Database performance

One of the medium sized DWH I run is to have all the aggregate summaries rebuilt in few weeks time. The customer is replacing the old mainframe with a new ERP system, and at the same time restructuring their reporting structures and hence asked that we change all of the existing product codes to the new values.
We have not rebuilt all of the summaries on this DWH since we migrated it from a 24 CPU sparc2 box with a barn load of 9gb disk to the new high speed Sun box on a SAN. Less CPUs but so much more grunt. I got one of my team to estimate the rebuild time base on the amount time the average daily batch takes... bad news it would take 7 days of 24x7 working, about twice as long as on the old box. So we then looked at the individual jobs in the batch. Three took far longer than the others (tens of minutes against tens of seconds) so as that was the most pain we targeted them. The longest running of these was the base daily sales summary, this table holds about 600,000,000 rows and is partitioned by day (812 partitions) and is built from the aggregates of the daily POS LINE and POS_HEADER tables (again 812 partitions each) joined to the customer, store, product, original supplier, product type and calendar dimension tables.
So we looked at the build method - truncate partition followed by append parallel insert. So that looked good. Then the SQL for the insert... gotcha! - the common column for the POS LINE and POS HEADER is the document number and that was in the join and we joined on date to the header date. But what was missing was the join of date to the POS LINE. So instead of finding a document number in a single partition we scanned the whole .6 billion row source table for each document.... YUK!

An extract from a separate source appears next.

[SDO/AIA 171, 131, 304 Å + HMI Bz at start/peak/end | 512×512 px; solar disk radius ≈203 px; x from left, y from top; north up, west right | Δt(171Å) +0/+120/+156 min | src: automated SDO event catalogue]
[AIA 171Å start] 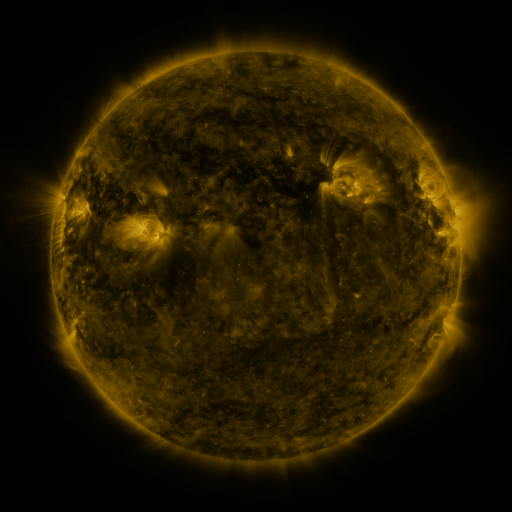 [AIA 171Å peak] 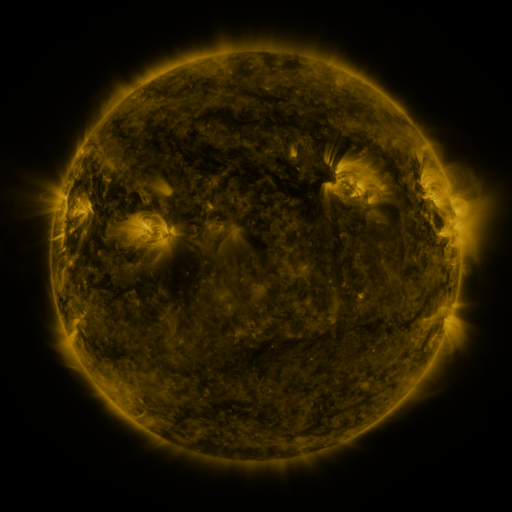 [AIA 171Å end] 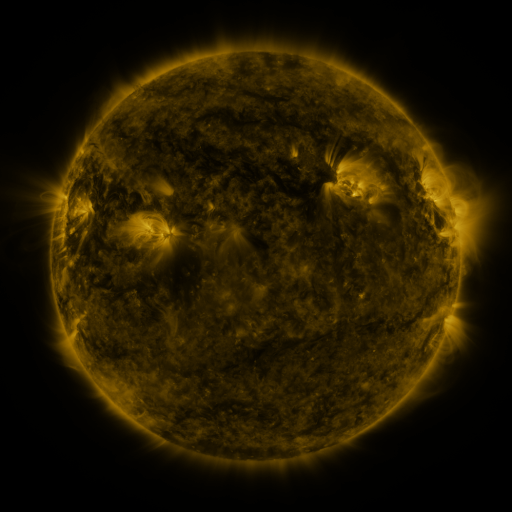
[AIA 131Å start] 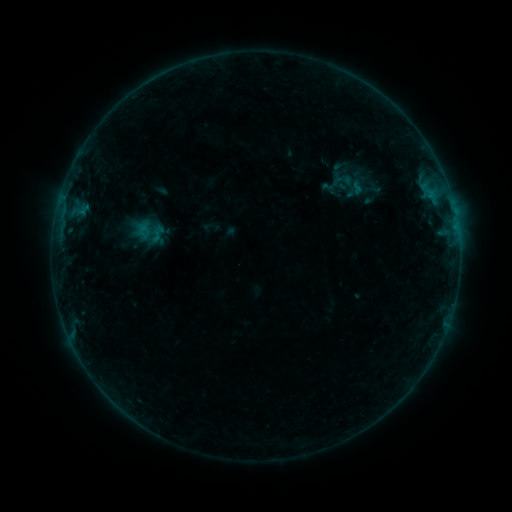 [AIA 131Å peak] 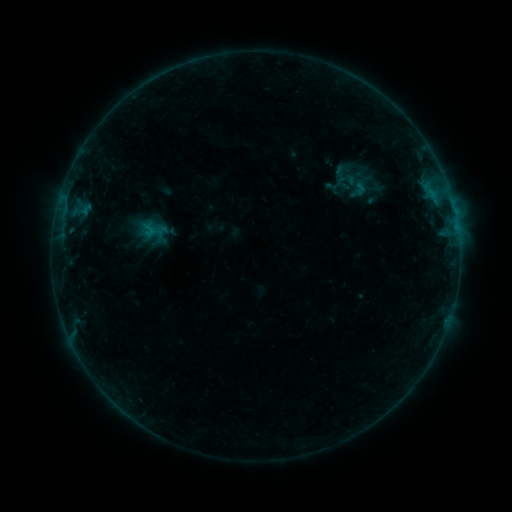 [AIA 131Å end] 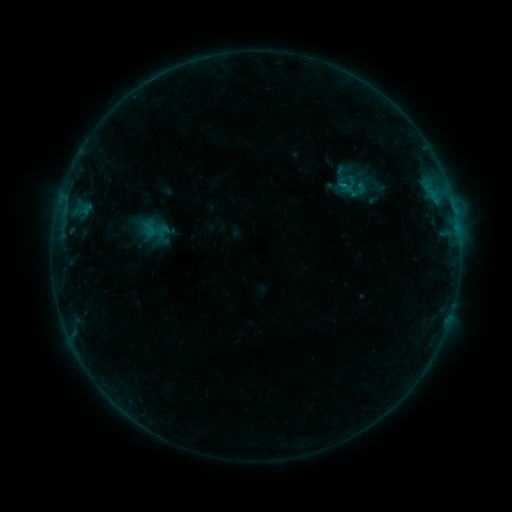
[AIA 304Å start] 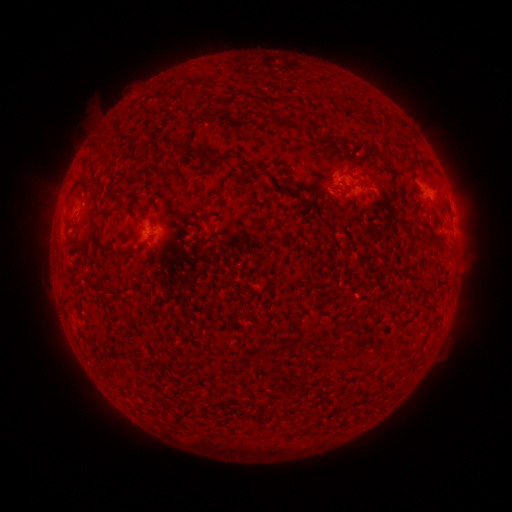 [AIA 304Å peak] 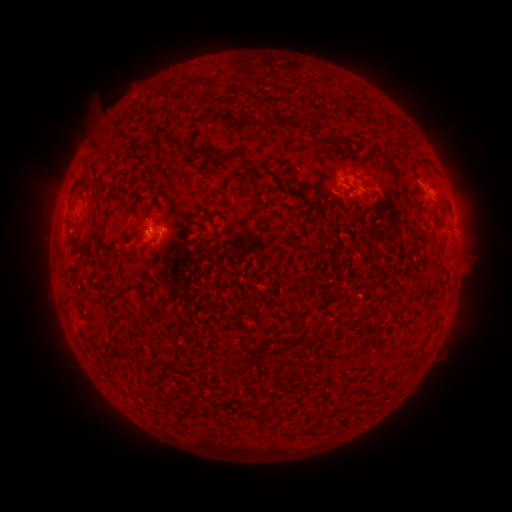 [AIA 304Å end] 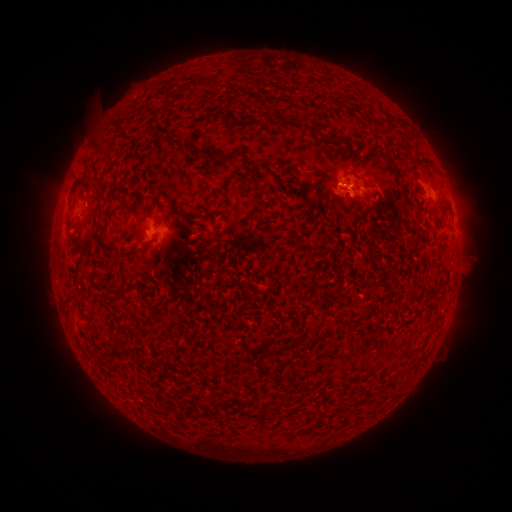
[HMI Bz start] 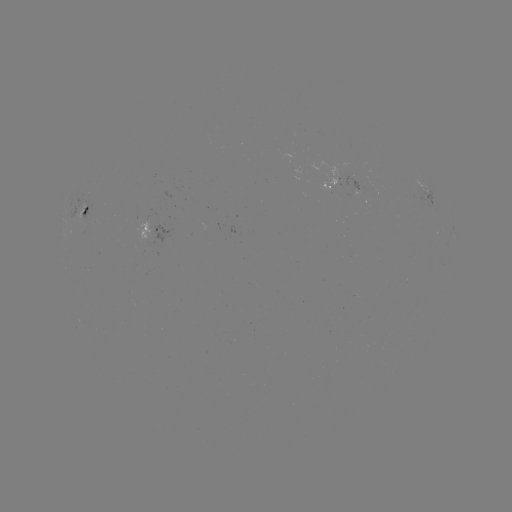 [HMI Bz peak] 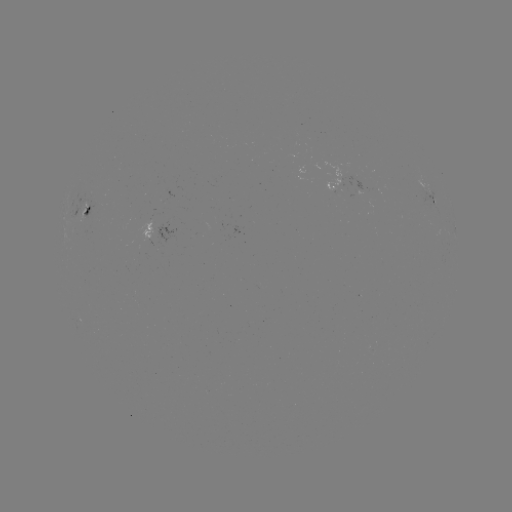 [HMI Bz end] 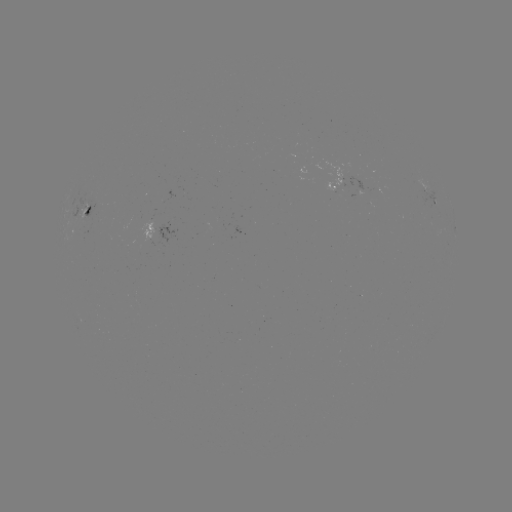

Build time now sub 3 minutes, saving 12 minutes - moral if you join partitioned tables make sure that you join to partition key for each table
The other tables would not have the same problem as we were building summaries over our base summary. The seemed nothing fundamentally wrong with our code so we change the way we built the summary. Instead of the above truncate partition followed by append parallel insert we moved to. Create intermediate table in same tablespace as partition as select * where 1=2 from the summary. Insert append parallel into intermediate table, partition exchange, rebuild the indexes and we are done... saving 4 minutes.
Now to work out why exchange is quicker than insert for some summaries but not all. But having targeted the worst offenders we can get the job done in 2.5 days.